▶ _Document source_:
━━━━━━━━━━━━━━━━━━━━

L’une des barrières auxquelles se heurtent les enfants les moins dotés est l’illégitimité dont sont frappés les outils qui sont à leur portée, et qui se réduisent bien souvent aux signaux et à l’emploi de la force physique. Cette illégitimité aura souvent pour conséquence concrète, dans les interactions en crèche, que ces enfants, au mieux ne parviendront pas à s’imposer à d’autres enfants ou à recruter l’autorité des adultes (dans la tentative de récupérer un objet par exemple), au pire essuieront de manière réitérée des formes de remise à l’ordre de la part des éducs du fait que leurs comportements dévient des normes qui prévalent en institution de la petite enfance (« Tu peux lui dire, au lieu de taper ! »).

Alors quoi, en tant qu’éducs, que faire de tout cela ? C’est à chaque équipe éducative de façonner les contours d’une action pédagogique qui réponde aux problèmes que pose la pratique. Néanmoins, et pour appuyer l’importance de travaux (encore trop rares) comme ceux de Lignier, rappelons ici que la petite enfance est toujours massivement dominée par la psychologie du développement, et que les outils théoriques, analytiques, critiques des sciences sociales y ont assez peu cours, ce qui est on ne peut plus fâcheux.

La mise en évidence d’une grille de lecture proprement sociologique de la réalité qui se joue en crèche a un mérite parmi d’autres : elle empêche d’entretenir l’illusion (certes bonne pour le moral) que les enfants sont tous égaux. Ils ne le sont pas, comme nous l’avons copieusement montré ici[19]. Ce qui ne signifie pas qu’il faille baisser les bras, au contraire ! Nous avons du pain sur la planche, aujourd’hui plus que jamais.

Quentin Nussbaumer

Bibliographie

Lahire, Bernard (dir.) (2019), Enfances de classe. De l’inégalité parmi les enfants, Seuil, Paris.

Lignier, Wilfried (2019), Prendre. Naissance d’une pratique sociale élémentaire, Seuil, Paris.

Lignier, Wilfried (2021), « Symbolic Power for Beginners : the Very First Social Efforts to Control Others’ Actions and Perceptions », American Sociological Association, No 39(4).

 

[1]-Autre Personnel Encadrant (APE). Dans le canton de Vaud, c’est ainsi que l’on nomme des personnes travaillant dans une institution d’accueil de jour n’étant pas au bénéfice d’un titre professionnel admis par l’Office de l’accueil de jour des enfants (OAJE).

[2]-Tous les prénoms apparaissant dans le présent article sont fictifs.

[3]-Pour une meilleure lisibilité, à partir de ce point, quand nous renverrons à l’article en question, nous ne citerons pas intégralement mais indiquerons uniquement le numéro de la page entre parenthèses.

[4]-« The power to bring about what would not take place without a challenge of some sort to the ongoing social activity of others » (p. 3).

━━━━━━━━━━━━━━━━━━━━

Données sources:

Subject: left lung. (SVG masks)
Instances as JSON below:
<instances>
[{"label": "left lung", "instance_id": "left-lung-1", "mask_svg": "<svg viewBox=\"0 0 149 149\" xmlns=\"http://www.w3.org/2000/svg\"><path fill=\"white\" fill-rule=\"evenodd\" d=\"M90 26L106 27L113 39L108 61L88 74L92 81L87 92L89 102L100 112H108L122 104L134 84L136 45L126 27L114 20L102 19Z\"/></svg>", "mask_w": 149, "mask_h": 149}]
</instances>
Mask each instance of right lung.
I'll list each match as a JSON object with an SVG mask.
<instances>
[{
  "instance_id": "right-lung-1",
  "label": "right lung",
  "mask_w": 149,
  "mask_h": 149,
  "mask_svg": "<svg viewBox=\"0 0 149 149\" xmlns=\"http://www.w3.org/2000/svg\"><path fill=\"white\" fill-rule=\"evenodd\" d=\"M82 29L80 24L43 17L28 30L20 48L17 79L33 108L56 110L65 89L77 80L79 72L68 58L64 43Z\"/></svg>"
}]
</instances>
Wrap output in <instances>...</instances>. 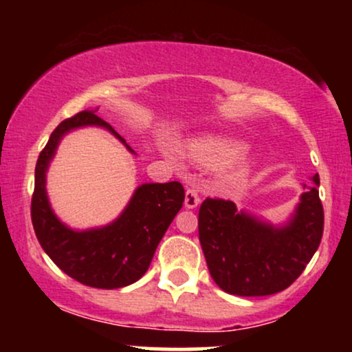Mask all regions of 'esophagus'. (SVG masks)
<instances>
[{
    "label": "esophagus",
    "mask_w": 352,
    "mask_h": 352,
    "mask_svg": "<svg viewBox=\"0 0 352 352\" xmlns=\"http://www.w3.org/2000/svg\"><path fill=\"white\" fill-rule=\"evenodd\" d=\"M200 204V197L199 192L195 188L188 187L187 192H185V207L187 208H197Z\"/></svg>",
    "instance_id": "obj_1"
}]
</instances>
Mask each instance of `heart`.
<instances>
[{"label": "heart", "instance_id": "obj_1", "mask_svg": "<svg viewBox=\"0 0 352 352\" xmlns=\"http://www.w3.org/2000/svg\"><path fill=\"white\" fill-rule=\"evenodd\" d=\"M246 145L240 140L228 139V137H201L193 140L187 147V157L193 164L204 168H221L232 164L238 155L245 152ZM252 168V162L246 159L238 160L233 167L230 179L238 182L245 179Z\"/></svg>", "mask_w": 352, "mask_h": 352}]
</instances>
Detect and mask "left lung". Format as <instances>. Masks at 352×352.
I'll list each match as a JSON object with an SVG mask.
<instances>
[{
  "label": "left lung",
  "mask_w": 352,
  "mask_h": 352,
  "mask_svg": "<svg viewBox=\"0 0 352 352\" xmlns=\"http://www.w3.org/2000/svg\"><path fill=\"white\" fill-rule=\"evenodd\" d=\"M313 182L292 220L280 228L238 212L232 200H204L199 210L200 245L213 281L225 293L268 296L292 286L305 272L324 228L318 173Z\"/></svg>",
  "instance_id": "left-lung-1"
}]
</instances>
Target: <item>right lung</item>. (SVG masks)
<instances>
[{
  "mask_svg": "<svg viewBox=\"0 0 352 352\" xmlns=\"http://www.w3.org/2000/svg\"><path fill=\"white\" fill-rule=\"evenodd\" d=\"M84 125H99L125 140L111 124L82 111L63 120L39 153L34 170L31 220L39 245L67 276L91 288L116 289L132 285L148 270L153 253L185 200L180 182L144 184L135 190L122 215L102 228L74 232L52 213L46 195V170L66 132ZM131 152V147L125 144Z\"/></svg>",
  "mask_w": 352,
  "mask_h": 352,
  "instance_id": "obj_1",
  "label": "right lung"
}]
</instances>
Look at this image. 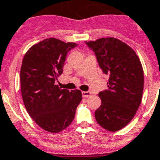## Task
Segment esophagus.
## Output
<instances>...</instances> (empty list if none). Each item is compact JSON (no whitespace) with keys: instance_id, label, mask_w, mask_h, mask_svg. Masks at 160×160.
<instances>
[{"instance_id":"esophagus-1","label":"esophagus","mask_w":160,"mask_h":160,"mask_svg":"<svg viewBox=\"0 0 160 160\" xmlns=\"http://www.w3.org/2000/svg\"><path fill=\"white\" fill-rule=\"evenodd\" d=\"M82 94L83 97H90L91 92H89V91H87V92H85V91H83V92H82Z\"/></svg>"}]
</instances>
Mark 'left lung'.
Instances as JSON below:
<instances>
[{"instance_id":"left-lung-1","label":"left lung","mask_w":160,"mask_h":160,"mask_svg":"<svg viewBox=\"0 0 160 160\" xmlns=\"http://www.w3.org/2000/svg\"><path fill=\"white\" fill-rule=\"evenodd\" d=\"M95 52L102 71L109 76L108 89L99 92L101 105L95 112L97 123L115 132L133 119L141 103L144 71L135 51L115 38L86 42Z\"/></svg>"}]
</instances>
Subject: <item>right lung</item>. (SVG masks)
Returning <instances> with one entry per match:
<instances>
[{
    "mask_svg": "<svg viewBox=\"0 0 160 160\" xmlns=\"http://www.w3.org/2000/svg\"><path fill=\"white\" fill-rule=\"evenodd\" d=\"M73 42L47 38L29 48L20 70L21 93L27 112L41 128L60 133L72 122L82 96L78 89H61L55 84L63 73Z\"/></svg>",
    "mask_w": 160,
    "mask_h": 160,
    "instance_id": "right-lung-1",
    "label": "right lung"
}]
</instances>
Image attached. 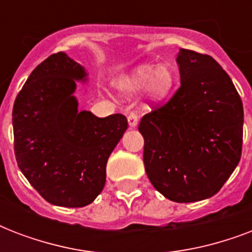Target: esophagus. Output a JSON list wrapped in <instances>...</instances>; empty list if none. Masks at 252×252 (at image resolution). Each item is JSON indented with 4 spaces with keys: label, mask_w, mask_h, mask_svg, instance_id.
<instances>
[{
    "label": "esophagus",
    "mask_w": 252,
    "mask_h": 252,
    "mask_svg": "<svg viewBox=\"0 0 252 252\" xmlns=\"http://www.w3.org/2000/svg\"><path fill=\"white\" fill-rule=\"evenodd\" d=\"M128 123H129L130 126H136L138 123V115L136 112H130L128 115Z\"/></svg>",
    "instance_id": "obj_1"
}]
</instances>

━━━━━━━━━━━━━━━━━━━━

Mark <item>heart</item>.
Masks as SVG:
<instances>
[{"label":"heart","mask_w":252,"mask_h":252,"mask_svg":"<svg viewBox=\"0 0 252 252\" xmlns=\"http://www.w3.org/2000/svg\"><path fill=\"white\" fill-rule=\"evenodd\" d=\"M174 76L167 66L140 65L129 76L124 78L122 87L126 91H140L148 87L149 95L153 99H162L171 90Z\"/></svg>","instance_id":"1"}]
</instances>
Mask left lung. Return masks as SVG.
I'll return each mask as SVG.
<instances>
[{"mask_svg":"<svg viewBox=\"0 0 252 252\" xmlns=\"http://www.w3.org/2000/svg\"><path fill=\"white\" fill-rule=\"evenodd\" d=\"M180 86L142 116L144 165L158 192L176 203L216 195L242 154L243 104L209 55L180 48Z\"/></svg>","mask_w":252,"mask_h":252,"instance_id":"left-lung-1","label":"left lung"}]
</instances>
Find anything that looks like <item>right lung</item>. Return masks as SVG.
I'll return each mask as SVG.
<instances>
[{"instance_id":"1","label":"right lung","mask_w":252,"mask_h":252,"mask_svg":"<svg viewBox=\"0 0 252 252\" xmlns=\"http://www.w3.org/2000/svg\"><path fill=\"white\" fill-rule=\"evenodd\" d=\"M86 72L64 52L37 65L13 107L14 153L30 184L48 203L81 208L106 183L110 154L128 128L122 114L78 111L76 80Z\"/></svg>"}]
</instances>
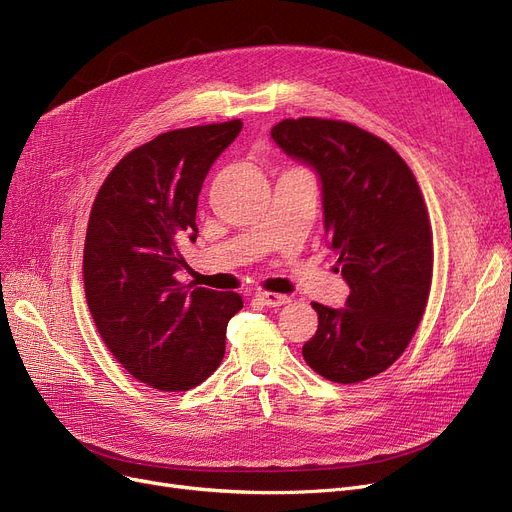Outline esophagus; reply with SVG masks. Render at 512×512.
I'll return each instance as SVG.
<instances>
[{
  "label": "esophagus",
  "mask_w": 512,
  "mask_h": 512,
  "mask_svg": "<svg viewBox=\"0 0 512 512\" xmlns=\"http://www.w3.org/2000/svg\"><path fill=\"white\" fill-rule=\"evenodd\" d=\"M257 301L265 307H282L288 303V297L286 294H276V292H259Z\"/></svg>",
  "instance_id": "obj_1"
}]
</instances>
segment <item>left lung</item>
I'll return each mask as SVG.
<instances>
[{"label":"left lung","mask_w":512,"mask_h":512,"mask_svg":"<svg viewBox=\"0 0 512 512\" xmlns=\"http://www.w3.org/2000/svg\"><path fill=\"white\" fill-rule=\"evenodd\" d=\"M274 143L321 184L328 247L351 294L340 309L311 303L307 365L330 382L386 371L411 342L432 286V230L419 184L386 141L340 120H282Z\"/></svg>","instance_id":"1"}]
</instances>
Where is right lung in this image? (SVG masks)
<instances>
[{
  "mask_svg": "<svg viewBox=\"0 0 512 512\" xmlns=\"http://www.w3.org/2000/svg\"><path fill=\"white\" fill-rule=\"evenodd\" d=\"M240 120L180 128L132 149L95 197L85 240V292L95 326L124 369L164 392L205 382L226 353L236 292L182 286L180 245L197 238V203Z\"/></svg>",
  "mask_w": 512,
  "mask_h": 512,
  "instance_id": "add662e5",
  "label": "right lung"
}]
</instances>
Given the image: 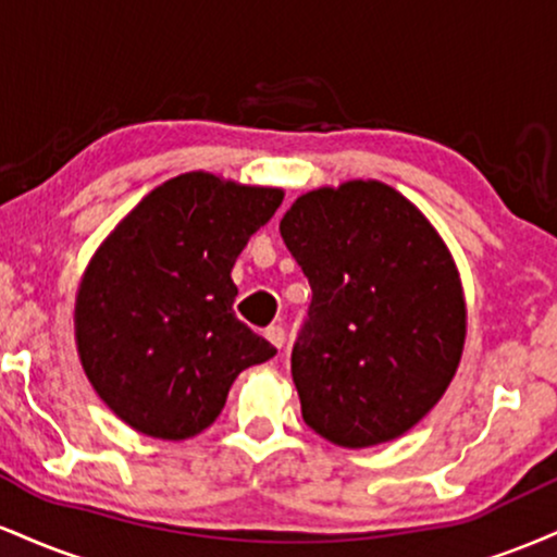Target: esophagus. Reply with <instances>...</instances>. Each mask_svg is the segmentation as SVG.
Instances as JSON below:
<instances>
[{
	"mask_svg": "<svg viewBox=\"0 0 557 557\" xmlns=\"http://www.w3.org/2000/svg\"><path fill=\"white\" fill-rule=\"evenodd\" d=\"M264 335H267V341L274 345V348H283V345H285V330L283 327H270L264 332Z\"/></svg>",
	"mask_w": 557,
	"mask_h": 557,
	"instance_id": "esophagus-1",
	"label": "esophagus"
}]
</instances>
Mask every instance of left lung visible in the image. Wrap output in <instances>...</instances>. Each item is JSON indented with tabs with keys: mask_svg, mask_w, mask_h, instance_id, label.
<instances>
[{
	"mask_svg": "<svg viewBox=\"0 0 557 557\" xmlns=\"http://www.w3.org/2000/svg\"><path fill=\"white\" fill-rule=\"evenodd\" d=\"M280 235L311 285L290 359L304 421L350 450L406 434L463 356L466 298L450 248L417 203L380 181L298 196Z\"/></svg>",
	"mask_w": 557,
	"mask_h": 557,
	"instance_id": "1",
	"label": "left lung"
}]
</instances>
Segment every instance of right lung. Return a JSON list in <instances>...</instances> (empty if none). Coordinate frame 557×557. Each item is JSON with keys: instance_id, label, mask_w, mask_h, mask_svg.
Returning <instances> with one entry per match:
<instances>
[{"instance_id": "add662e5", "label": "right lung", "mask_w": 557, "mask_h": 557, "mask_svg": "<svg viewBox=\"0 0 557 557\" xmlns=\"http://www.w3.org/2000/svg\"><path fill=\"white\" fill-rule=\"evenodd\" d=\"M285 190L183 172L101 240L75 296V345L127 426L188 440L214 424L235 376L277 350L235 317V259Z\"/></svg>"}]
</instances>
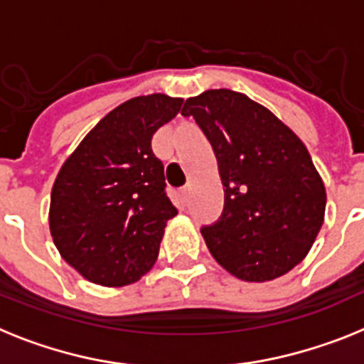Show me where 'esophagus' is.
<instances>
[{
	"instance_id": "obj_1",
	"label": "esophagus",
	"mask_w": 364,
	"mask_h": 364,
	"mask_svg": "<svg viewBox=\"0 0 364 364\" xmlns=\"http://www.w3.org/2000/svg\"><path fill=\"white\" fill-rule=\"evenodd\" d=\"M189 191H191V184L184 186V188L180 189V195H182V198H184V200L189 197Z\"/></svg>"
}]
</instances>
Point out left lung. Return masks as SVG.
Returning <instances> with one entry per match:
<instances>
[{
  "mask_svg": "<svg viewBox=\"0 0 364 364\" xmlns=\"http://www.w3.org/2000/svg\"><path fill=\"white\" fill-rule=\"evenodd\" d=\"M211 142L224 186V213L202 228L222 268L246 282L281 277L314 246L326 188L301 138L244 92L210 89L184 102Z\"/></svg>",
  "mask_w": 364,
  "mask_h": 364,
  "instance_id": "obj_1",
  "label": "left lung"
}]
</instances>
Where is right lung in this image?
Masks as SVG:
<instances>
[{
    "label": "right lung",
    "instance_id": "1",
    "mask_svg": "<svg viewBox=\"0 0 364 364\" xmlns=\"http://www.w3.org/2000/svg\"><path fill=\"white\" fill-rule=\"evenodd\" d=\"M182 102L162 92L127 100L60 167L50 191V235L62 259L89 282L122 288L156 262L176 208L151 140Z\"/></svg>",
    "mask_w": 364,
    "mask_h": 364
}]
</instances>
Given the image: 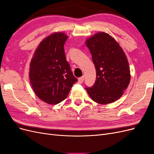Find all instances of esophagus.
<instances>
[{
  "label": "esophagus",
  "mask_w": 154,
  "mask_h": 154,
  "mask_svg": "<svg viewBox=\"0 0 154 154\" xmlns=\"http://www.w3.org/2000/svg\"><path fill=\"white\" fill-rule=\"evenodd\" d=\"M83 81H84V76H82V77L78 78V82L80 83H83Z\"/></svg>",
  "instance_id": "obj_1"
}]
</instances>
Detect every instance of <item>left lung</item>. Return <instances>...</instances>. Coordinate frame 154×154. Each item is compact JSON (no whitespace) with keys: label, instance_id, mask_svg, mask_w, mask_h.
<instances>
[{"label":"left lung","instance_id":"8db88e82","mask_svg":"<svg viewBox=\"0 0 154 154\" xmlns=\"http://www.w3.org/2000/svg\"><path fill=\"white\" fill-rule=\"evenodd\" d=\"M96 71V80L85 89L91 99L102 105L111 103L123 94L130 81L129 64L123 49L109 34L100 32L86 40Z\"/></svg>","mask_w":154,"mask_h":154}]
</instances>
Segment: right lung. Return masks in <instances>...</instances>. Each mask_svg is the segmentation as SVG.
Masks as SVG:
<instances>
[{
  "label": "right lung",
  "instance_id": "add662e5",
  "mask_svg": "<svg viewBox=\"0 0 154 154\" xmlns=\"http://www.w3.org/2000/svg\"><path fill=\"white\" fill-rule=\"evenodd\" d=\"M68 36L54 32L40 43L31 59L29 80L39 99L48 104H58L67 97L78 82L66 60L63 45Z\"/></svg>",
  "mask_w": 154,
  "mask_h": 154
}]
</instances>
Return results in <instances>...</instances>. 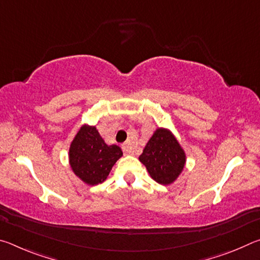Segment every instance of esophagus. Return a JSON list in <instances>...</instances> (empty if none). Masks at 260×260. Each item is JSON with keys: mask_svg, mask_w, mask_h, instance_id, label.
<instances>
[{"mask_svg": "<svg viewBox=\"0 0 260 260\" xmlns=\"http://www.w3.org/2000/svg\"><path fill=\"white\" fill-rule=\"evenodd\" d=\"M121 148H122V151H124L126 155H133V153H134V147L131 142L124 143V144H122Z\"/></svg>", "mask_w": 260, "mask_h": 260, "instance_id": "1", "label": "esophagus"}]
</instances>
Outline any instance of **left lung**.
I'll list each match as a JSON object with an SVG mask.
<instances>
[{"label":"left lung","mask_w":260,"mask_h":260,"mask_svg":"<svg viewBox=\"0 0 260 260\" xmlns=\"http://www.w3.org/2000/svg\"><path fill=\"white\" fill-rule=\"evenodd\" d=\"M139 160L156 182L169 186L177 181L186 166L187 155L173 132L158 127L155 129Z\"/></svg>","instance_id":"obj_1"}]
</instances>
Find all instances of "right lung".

━━━━━━━━━━━━━━━━━━━━

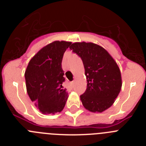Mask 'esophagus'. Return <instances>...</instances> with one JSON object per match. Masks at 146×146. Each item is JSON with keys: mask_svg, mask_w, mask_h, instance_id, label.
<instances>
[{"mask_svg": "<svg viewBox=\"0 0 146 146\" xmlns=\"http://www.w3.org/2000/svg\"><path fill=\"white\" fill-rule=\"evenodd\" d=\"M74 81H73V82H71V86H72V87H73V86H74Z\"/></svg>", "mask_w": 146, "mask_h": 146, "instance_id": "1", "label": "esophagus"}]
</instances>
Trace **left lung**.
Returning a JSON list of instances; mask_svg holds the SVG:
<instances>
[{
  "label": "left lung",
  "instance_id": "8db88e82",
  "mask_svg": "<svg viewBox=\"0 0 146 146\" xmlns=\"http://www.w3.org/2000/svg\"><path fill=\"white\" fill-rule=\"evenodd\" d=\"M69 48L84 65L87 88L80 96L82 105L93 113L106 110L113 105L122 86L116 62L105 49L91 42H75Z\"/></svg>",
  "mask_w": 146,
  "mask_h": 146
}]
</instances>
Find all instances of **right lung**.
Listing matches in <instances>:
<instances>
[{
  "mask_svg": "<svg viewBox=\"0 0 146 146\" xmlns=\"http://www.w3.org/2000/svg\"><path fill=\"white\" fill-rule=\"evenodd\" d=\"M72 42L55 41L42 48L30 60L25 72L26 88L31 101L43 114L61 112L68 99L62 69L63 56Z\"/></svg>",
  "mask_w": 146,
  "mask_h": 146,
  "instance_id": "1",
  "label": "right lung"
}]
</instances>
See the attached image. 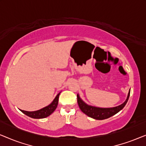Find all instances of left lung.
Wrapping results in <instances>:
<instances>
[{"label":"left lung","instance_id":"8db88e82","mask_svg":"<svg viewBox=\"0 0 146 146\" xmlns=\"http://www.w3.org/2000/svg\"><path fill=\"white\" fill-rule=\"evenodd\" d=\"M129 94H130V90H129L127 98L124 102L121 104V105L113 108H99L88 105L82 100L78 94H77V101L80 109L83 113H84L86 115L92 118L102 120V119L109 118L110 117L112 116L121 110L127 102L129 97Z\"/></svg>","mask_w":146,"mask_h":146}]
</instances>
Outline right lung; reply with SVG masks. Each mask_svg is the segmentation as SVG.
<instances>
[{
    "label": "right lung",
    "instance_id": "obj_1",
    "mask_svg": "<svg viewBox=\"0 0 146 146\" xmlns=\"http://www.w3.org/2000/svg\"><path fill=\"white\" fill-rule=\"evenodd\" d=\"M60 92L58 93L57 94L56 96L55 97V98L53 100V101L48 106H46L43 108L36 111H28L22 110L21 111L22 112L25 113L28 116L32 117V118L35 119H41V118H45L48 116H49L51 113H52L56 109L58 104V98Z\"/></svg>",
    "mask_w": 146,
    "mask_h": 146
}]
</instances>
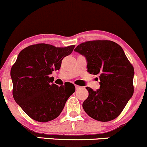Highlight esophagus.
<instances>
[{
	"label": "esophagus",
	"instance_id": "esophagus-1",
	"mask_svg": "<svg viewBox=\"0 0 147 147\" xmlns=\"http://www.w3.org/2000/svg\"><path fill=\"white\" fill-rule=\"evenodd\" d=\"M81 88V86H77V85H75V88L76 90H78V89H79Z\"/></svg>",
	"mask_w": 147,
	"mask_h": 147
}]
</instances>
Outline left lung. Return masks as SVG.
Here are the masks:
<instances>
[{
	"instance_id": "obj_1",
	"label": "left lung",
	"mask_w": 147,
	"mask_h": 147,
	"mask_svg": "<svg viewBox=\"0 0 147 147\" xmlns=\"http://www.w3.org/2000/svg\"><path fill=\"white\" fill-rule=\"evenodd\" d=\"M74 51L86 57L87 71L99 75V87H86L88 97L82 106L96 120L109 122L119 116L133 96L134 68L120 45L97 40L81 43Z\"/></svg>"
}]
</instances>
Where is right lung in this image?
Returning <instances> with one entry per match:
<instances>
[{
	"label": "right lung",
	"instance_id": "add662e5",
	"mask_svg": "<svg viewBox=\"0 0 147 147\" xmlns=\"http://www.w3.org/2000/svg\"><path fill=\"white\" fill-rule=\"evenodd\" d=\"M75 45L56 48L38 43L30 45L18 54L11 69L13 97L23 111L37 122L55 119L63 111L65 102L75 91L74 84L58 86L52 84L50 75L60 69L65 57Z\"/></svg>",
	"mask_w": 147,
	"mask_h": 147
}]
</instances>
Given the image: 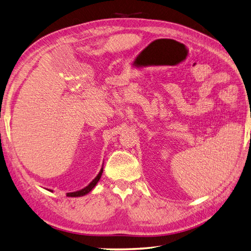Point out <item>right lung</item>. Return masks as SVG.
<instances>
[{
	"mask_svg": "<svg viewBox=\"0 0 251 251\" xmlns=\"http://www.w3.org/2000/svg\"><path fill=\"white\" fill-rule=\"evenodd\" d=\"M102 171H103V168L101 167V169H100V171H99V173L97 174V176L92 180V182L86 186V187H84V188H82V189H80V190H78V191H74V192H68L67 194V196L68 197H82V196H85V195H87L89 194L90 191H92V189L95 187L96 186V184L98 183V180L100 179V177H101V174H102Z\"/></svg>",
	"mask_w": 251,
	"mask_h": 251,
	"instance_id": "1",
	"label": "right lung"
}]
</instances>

━━━━━━━━━━━━━━━━━━━━

Pouvez-vous transcrire fidèlement le passage du texte sur les enfants en crèche allant de « La mise en évidence » jusqu’à « plus que jamais. » ? Ces données n’interviennent en rien ici.

▶ _Résultat obtenu_:
La mise en évidence d’une grille de lecture proprement sociologique de la réalité qui se joue en crèche a un mérite parmi d’autres : elle empêche d’entretenir l’illusion (certes bonne pour le moral) que les enfants sont tous égaux. Ils ne le sont pas, comme nous l’avons copieusement montré ici[19]. Ce qui ne signifie pas qu’il faille baisser les bras, au contraire ! Nous avons du pain sur la planche, aujourd’hui plus que jamais.